Content starts
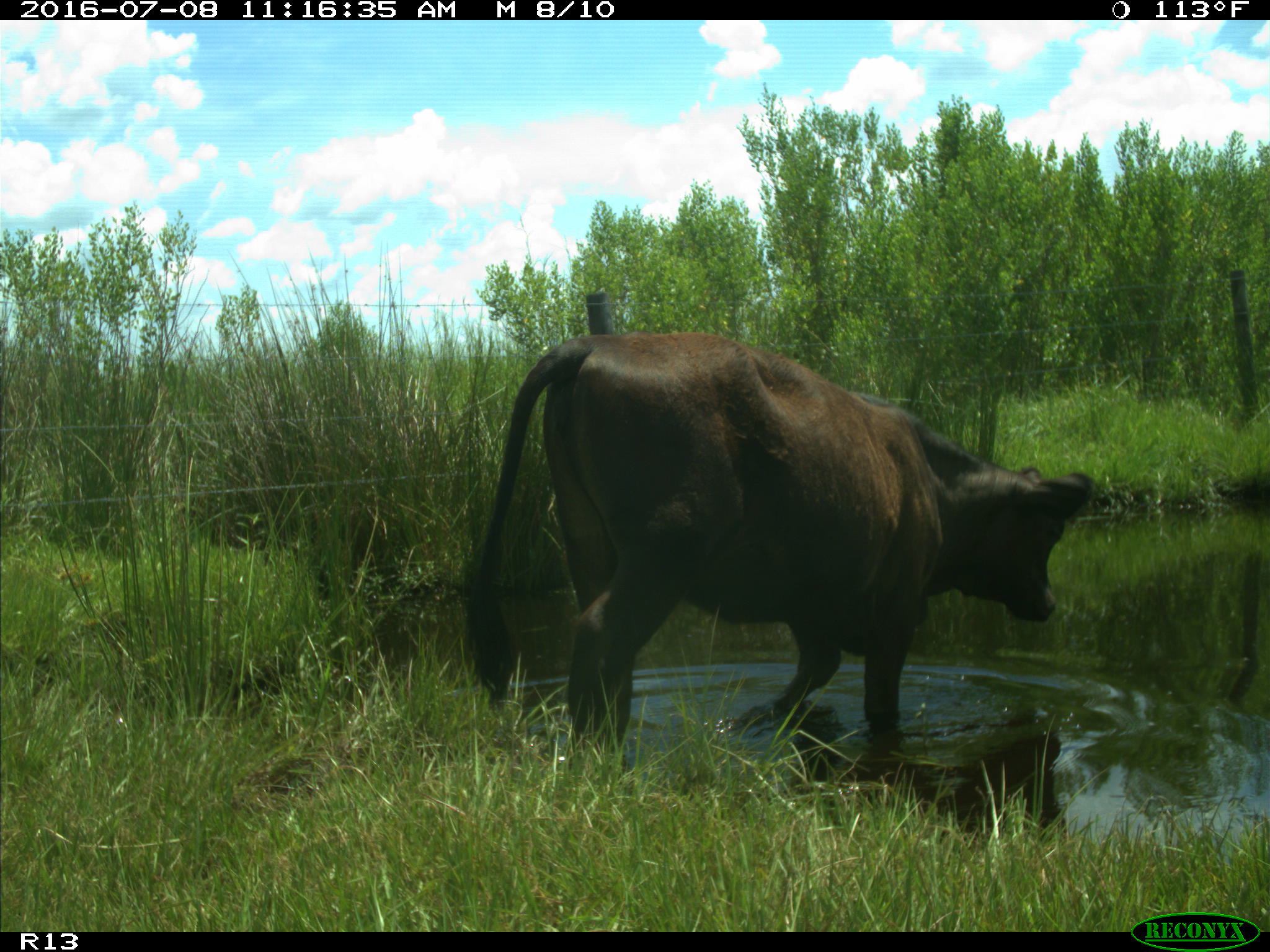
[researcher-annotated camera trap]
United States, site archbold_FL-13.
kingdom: Animalia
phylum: Chordata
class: Mammalia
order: Artiodactyla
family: Bovidae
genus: Bos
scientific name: Bos taurus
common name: domestic cow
Bos taurus (domestic cow).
Content ends
*Exercise prompt*:
Copy out the data verbatim, with no pictures.

*Solved problem*:
[researcher-annotated camera trap]
United States, site archbold_FL-13.
kingdom: Animalia
phylum: Chordata
class: Mammalia
order: Artiodactyla
family: Bovidae
genus: Bos
scientific name: Bos taurus
common name: domestic cow
Bos taurus (domestic cow).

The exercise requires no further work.